━━━ Исходный текст ━━━

— Вы бы меня предупредили, я бы вам что-нибудь сочинил!
Потом предупредили, и Боря все сочинил, а мы досняли. «В моем поле зрения появляется новый объект». Перед перезаписью долго бился, вводил какие*то подголоски, кто*то там где*то между собой аукался на каких*то иностранных языках… Мы понимали, что так делать кино, наверное, неправильно, по крайней мере непрофессионально, но над нами, повторю, словно довлела какая*то зачарованная и обалделая легкость, словно кто*то нам все это диктовал.
Съемки были полны каких*то неожиданных, будто бы случайных совпадений. Слава Говорухин поначалу сниматься в роли Крымова совсем не хотел. Я приехал уговаривать его в Одессу, его не было в городе, вечером он объявился, приехал за мной в гостиницу на белом автомобиле в белом спортивном костюме «Адидас». «Мама моя! Живой Крымов приехал…» — с радостным ужасом отметил я, увидев Славу.

━━━ Извлечённые данные ━━━

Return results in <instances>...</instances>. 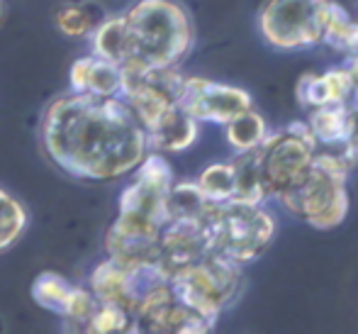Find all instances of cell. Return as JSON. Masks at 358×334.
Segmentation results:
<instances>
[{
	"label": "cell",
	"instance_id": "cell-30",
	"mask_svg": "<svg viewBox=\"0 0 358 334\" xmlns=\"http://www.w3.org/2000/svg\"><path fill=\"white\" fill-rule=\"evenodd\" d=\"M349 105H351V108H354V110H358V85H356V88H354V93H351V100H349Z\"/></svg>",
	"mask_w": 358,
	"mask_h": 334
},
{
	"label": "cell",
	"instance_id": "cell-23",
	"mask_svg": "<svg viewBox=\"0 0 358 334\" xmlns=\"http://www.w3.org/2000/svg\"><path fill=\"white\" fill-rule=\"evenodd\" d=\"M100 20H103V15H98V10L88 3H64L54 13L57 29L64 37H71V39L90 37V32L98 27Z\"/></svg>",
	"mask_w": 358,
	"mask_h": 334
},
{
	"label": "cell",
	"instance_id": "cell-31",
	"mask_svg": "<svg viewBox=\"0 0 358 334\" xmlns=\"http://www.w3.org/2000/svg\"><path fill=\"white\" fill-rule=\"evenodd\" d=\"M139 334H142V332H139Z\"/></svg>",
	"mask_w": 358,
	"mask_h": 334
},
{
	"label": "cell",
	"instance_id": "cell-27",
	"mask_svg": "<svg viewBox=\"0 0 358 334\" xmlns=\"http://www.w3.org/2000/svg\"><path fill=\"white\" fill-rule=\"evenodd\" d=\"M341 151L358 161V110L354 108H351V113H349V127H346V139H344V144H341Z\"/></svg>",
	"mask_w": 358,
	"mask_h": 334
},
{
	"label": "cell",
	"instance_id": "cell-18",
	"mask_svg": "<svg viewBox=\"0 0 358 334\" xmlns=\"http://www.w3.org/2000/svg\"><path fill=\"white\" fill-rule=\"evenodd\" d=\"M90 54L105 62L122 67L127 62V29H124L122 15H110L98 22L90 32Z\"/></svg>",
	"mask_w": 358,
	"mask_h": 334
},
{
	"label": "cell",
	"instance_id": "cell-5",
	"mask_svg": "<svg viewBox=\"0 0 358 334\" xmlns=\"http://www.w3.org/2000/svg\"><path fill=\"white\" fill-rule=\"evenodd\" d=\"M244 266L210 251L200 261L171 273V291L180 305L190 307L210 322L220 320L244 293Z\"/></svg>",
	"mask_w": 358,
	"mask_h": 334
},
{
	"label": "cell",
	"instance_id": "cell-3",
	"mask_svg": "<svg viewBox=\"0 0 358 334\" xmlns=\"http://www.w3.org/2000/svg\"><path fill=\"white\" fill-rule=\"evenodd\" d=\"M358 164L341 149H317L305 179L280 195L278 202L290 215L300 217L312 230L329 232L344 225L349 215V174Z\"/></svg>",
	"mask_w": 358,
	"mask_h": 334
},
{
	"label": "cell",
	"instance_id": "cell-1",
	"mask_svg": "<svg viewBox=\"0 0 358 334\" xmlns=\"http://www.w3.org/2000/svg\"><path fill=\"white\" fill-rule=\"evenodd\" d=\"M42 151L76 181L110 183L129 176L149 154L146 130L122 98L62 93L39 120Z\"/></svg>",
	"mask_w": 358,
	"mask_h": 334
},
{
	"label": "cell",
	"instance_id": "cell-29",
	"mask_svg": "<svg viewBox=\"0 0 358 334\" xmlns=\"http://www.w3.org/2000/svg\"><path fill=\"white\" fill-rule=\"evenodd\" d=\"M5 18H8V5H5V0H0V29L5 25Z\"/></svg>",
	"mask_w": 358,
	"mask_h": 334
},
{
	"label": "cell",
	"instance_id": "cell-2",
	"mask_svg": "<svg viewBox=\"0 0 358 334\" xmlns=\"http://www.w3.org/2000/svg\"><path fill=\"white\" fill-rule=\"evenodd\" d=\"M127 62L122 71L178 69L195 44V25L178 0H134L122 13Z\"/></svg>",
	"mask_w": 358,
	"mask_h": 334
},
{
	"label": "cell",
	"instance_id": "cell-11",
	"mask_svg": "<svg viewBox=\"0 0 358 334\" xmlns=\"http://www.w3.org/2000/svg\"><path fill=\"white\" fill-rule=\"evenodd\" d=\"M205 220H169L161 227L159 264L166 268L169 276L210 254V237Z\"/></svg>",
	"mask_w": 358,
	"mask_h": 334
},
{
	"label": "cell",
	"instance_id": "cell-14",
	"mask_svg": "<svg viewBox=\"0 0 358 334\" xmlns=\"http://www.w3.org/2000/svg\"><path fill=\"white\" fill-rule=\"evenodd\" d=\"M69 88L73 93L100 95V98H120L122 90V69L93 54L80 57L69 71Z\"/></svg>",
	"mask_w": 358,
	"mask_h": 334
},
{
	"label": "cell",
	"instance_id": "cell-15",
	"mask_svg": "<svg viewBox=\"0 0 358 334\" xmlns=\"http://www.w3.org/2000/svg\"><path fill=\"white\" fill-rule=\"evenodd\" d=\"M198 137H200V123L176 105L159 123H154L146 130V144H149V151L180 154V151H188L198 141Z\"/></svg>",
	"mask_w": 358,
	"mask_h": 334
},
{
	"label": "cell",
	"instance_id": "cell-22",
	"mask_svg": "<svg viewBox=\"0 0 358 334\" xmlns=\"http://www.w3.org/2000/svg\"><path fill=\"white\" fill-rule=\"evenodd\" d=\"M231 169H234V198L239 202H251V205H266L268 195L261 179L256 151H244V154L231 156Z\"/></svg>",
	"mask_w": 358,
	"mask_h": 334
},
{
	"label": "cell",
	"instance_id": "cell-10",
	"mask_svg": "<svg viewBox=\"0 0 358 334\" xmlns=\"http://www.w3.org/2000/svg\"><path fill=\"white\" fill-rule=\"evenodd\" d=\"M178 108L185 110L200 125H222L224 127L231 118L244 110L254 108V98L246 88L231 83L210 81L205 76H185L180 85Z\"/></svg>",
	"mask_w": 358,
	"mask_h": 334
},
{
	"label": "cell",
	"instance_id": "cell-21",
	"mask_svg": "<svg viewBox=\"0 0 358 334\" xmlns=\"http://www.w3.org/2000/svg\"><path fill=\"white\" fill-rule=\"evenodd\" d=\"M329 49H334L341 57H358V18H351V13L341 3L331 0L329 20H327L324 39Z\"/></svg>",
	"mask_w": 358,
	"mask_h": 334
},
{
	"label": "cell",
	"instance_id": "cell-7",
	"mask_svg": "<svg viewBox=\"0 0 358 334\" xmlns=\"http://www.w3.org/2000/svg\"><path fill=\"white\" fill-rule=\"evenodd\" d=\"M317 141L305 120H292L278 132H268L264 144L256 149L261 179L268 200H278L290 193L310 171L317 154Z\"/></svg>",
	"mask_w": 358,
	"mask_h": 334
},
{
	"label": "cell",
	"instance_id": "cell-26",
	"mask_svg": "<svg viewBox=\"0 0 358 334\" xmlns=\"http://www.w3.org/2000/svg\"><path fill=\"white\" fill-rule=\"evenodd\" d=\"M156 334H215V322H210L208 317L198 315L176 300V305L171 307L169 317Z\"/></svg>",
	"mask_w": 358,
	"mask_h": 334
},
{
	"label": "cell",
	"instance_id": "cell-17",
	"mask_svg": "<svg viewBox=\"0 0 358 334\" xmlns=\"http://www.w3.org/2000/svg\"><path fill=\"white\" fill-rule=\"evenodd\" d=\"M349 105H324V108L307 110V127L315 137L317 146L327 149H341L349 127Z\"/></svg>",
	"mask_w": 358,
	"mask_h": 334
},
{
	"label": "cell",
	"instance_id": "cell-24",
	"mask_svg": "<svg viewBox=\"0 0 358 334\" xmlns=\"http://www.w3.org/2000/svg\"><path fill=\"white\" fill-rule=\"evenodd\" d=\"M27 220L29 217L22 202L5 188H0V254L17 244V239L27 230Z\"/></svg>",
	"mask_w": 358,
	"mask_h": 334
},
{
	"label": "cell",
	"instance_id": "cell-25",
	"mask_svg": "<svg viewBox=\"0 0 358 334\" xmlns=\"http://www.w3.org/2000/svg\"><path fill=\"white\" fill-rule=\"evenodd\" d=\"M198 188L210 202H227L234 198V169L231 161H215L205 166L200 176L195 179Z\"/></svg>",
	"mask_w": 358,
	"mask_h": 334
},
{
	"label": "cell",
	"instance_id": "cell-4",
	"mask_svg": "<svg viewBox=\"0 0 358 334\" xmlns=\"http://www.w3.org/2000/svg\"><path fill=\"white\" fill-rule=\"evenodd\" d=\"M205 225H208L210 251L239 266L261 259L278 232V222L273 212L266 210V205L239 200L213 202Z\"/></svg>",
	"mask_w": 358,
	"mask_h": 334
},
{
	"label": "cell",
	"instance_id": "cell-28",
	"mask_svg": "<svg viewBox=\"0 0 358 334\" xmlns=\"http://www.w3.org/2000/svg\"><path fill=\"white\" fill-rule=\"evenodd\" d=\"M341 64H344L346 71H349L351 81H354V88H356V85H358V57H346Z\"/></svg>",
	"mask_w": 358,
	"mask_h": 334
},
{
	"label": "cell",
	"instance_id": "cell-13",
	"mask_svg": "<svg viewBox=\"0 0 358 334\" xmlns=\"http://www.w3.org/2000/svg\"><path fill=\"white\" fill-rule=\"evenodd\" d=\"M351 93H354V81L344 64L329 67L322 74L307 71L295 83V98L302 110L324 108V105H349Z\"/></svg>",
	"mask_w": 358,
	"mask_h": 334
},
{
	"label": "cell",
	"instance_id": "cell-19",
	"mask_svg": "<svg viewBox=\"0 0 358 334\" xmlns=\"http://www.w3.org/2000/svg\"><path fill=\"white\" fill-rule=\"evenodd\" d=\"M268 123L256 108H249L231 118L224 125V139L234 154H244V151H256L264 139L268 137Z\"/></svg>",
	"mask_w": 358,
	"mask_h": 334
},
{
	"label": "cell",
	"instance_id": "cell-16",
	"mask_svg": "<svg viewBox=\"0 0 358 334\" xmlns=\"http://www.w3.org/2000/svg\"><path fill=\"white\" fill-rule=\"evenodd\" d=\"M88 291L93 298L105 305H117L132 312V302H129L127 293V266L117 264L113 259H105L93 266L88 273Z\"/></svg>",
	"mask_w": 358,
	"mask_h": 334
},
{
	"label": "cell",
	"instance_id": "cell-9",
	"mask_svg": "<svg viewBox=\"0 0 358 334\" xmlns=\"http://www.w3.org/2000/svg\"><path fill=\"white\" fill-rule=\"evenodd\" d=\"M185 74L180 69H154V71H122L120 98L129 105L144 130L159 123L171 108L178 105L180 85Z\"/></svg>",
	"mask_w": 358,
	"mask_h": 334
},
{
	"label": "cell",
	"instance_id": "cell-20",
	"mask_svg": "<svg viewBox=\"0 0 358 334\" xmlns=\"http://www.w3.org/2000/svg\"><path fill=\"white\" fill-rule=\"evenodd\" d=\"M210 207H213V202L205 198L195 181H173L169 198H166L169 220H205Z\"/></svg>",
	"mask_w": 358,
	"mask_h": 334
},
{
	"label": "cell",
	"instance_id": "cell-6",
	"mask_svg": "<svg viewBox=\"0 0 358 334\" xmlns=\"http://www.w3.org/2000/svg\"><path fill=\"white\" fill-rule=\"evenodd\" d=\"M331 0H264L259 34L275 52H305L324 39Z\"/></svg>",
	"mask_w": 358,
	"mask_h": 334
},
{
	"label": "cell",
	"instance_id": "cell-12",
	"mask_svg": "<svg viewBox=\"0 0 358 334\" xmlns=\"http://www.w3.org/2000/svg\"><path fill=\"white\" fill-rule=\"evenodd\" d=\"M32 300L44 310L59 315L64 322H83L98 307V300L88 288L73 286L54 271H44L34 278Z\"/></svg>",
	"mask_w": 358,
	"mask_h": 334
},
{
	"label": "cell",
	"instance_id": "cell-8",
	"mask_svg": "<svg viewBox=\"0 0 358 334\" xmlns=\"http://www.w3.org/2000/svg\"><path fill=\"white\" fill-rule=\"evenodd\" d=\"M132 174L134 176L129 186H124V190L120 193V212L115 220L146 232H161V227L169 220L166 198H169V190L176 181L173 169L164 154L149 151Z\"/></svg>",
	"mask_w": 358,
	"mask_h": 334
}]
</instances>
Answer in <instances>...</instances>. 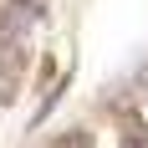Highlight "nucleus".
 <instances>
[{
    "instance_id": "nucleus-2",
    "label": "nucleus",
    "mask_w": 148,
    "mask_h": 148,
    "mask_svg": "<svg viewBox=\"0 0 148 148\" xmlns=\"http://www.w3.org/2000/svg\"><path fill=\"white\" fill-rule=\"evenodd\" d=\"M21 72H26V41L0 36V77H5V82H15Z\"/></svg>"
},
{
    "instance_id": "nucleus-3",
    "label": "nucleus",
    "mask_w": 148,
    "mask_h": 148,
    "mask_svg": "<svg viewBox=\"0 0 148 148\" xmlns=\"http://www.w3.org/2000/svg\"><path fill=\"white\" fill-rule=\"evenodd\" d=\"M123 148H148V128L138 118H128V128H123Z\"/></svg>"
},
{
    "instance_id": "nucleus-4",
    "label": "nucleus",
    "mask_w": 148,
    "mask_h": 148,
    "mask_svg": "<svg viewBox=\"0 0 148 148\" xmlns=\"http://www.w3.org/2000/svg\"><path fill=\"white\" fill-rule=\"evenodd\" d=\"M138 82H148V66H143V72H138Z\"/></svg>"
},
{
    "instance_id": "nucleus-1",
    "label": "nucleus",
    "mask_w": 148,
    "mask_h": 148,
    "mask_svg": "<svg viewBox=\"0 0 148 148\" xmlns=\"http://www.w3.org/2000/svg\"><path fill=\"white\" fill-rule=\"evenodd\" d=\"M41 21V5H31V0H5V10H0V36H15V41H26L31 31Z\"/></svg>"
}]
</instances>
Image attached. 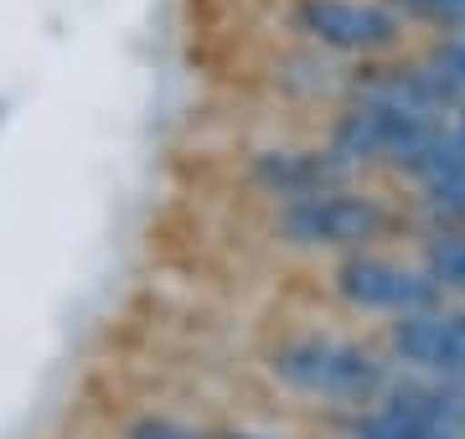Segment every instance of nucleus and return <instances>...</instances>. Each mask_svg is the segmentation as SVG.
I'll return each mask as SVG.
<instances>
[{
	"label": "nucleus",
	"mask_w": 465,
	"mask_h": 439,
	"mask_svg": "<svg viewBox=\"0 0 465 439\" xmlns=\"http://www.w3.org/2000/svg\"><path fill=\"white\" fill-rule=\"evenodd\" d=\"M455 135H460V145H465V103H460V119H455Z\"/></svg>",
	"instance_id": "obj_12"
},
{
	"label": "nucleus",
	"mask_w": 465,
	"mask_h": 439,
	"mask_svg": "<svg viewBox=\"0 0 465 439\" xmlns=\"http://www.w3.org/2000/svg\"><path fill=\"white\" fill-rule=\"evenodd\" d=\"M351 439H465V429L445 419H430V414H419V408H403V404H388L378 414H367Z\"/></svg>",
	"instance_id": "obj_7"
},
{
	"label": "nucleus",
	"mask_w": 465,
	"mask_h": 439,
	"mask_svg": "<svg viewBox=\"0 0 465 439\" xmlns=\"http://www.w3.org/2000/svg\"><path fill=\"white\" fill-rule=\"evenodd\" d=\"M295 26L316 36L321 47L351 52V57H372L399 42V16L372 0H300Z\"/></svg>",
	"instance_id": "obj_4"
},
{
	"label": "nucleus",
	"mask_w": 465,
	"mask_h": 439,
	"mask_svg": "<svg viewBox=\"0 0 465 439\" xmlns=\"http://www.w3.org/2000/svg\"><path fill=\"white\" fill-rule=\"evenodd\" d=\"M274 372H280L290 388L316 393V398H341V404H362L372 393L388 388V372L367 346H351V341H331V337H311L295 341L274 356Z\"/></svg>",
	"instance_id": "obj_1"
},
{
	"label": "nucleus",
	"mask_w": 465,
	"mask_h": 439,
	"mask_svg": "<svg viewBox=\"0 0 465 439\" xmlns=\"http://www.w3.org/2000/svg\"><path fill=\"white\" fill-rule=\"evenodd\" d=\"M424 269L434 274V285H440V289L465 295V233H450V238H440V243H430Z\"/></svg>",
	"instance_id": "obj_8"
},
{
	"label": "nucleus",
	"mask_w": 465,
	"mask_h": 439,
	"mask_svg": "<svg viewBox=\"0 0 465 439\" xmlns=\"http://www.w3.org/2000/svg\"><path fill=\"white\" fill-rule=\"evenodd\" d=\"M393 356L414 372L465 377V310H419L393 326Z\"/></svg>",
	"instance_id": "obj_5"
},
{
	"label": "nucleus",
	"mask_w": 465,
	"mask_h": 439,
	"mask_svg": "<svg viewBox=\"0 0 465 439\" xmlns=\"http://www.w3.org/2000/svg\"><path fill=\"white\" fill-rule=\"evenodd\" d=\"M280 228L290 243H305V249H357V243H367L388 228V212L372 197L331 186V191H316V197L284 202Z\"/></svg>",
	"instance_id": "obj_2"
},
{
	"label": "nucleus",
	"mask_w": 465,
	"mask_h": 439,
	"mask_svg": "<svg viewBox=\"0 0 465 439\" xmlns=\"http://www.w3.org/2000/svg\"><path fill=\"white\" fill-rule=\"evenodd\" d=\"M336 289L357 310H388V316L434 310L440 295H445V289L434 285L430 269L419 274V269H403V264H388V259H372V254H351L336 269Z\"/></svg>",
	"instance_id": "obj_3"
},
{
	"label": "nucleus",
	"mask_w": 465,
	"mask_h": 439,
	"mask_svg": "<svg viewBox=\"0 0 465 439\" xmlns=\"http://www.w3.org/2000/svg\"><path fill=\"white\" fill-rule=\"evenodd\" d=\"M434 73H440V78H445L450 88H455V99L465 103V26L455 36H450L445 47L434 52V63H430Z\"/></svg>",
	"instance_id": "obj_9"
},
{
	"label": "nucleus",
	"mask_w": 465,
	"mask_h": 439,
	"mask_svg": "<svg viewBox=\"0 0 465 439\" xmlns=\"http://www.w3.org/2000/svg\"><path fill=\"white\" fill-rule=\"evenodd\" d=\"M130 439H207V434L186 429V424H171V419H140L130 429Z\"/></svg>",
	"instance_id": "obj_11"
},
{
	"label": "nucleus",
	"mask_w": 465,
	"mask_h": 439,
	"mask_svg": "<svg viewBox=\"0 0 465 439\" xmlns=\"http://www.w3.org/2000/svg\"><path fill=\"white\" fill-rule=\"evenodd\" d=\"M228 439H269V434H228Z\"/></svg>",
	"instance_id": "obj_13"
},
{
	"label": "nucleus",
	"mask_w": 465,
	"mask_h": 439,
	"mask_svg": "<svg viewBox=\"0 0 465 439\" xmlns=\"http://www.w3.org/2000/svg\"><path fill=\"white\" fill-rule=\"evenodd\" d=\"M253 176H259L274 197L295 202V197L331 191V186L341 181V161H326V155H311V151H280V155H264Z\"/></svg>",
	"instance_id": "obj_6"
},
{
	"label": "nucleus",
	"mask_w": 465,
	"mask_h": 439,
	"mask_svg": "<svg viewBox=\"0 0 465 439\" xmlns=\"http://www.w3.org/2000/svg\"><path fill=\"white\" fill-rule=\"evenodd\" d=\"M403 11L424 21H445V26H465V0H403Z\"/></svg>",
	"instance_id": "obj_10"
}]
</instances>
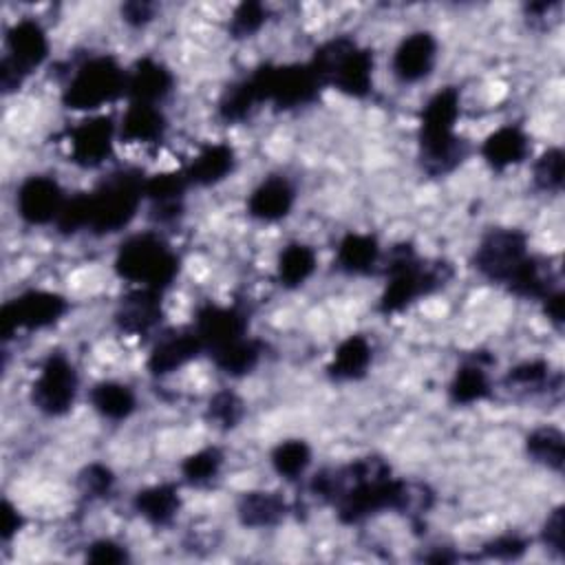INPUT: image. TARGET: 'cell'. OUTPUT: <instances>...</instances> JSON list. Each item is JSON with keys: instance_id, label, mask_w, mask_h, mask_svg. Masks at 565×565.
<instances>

━━━

Ваше задание — Напишите продолжение рассказа о съёмках фильма и начните сразу после его последней фразы. Список данных — это отдельный материал, с текстом он не связан.

Результат —
Между тем втащить его в картину, даже при всем том, что был он мой старинный, еще со вгиковских времен близкий товарищ, было необыкновенно тяжело. Решающую роль тут, думаю, сыграла славная Славина жена Галя. Прочитав сценарий, она чистосердечно сказала:
— Слава, как же можно тебе там не сниматься? Там же просто ты описан. Даже белые носки там твои…
А я действительно вспомнил про Славу еще тогда, когда молол языком первоначальную несусветицу Сереже Ливневу. Правда, когда я склонял его сниматься у нас, в нем еще не было нынешнего его чувства собственной значимости, как бы государственной ответственности за пребывание на белом свете. Тогда еще он был просто очень добродушным, любопытным к обыкновенной жизни и обыкновенным людям обаятельнейшим человеком, мог часами подряд ни про что смешно трепаться, ночи напролет играть с Илюшей Ивановым на деньги в шахматы, давая ему форы в половину фигур.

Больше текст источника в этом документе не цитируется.